Sometimes a case had a “HR” element which boiled down to this: An early stage researcher is consistently pushed beyond their limit trying to balance teaching students, grading papers and research to keep their supervisors and departments happy. Inevitably they fail and occasionally that relationship goes rotten so they’d come to me for help. Here in the Netherlands they enjoy a slightly better lot, but I never thought this problem existed for ‘full-time’ contract academics.
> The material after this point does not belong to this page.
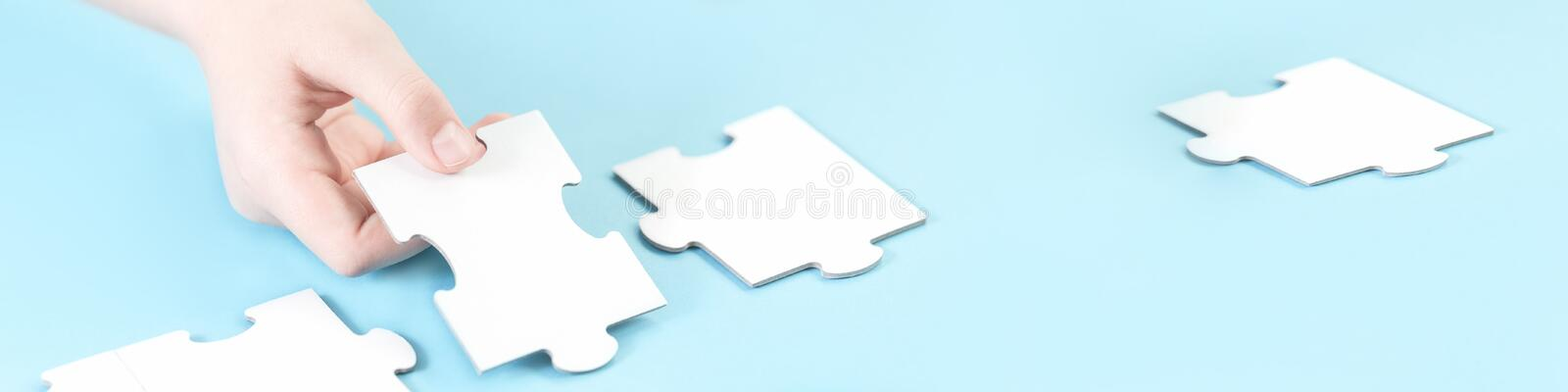 Jigsaw puzzle piece in a hand stock photo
So, when I read an article by this paper titled ‘No emails or grades due to ‘work-to-rule’’, I was shocked. It told me academics were striking and only working the hours they were paid for. Now, the only personal negative from the strike was that my grades weren’t delayed as they were MCQs (if you know a good stats tutor, contact me). But the strike reveals how hard the RUG pushes academics to provide their expertise without payment. As students, we rely on these academics for a stimulating educational experience. It’s important they are supported and treated right.

It’s not radical to think anyone deserves a fair day’s pay for a fair day’s work and academics are no different. Yet we’re constantly given a choice between the two and left with neither. In this gig economy, we must be flexible. Of course, this means pushing ourselves to breakpoint for penny-pinching employers offering zero-hour contracts for little reward. Sure, a ‘good job’ pays better but there’s so much work ‘regular’ hours won’t get the job done and you stay late or take it home. So, it’s ‘work for free or lose it all’. Where’s the work/life balance?

Dishearteningly, strike-participant Professor Casper Albers said in this paper that the RUG board agreed with them and encouraged the striking academics to contact the minister, who sent them back to the board. My message to the striking academics is this: If the RUG really cared they’d be playing on the same team as you, instead they are smiling in your faces and using you as a political football to play a passing game with the government. But you have my support and the support of many of us demanding our lives back.

It’s truly shocking that the RUG and the government are even practicing passing drills with this. Universities rely on academics to research and educate us just to exist. Academics are of such benefit to society that many governments, including this one, pay universities to exist and rely on their expertise to create policy and educate the public. If they care, they need to start acting like it.